Write out, with no changes, every line starting at the one that contains "ToyLet Toilet Training" and ending at the last line of the data below. Leave pictures out.
=== SUPPLIED DATA ===
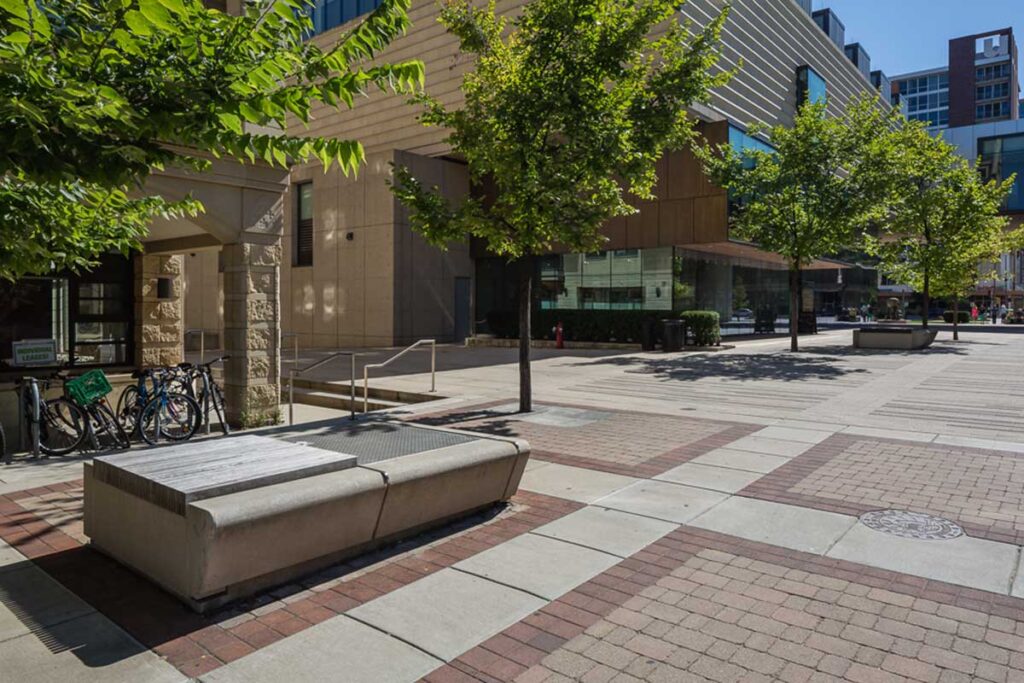 UW Library Mall exterior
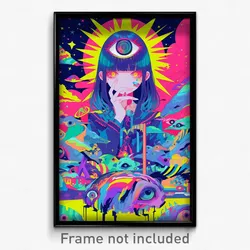 Art Poster - Tidy Pass (Psychedelic Trippy Weird 11x17 Print)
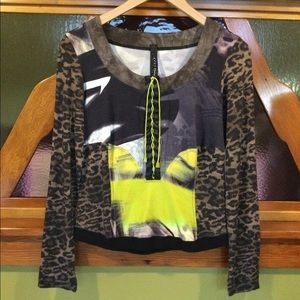 💝2xHP!💝 🇩🇰 Eva & Claudi | Lightweight & Comfy Neon & Leopard Print Top 🇩🇰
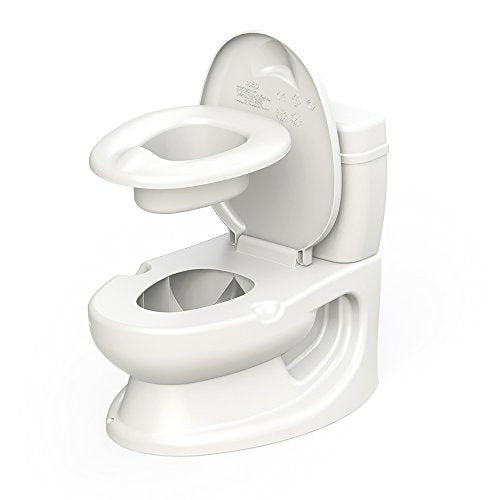 ToyLet Toilet Training Potty with a toilet seat cover wipes storage & paper roll holder WHITE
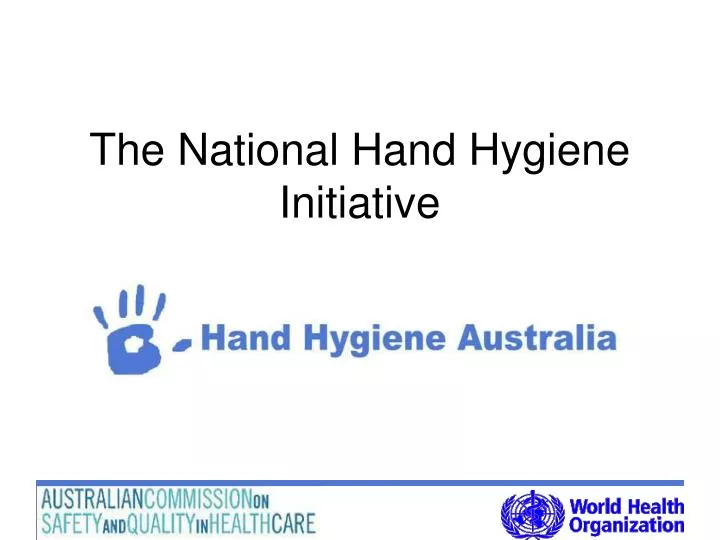 the national hand hygiene initiative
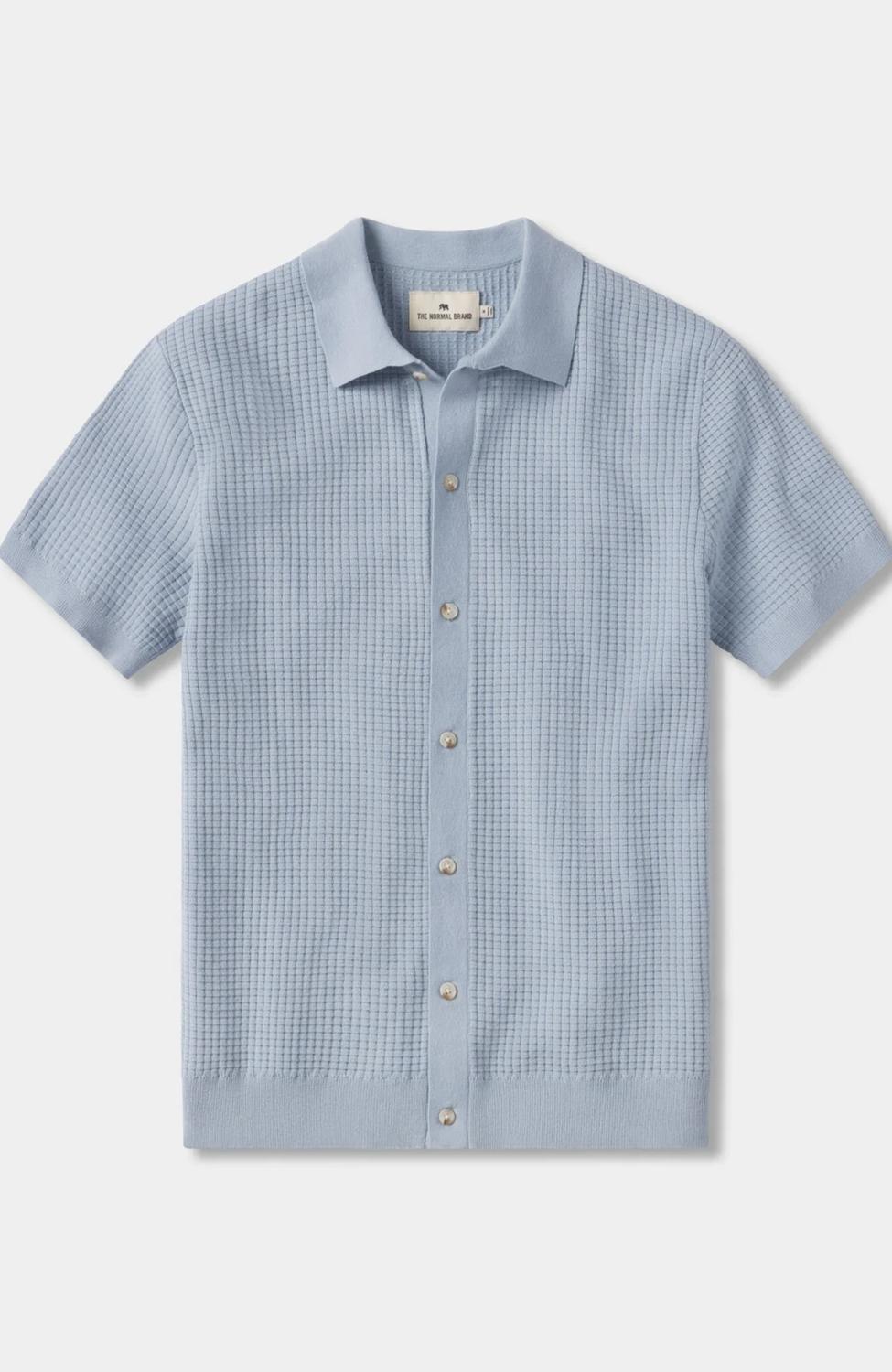 The Normal Brand - Waffle Stitch Button Up Shirt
===
**TASK ANSWER**
 ToyLet Toilet Training Potty with a toilet seat cover wipes storage & paper roll holder WHITE
 the national hand hygiene initiative
 The Normal Brand - Waffle Stitch Button Up Shirt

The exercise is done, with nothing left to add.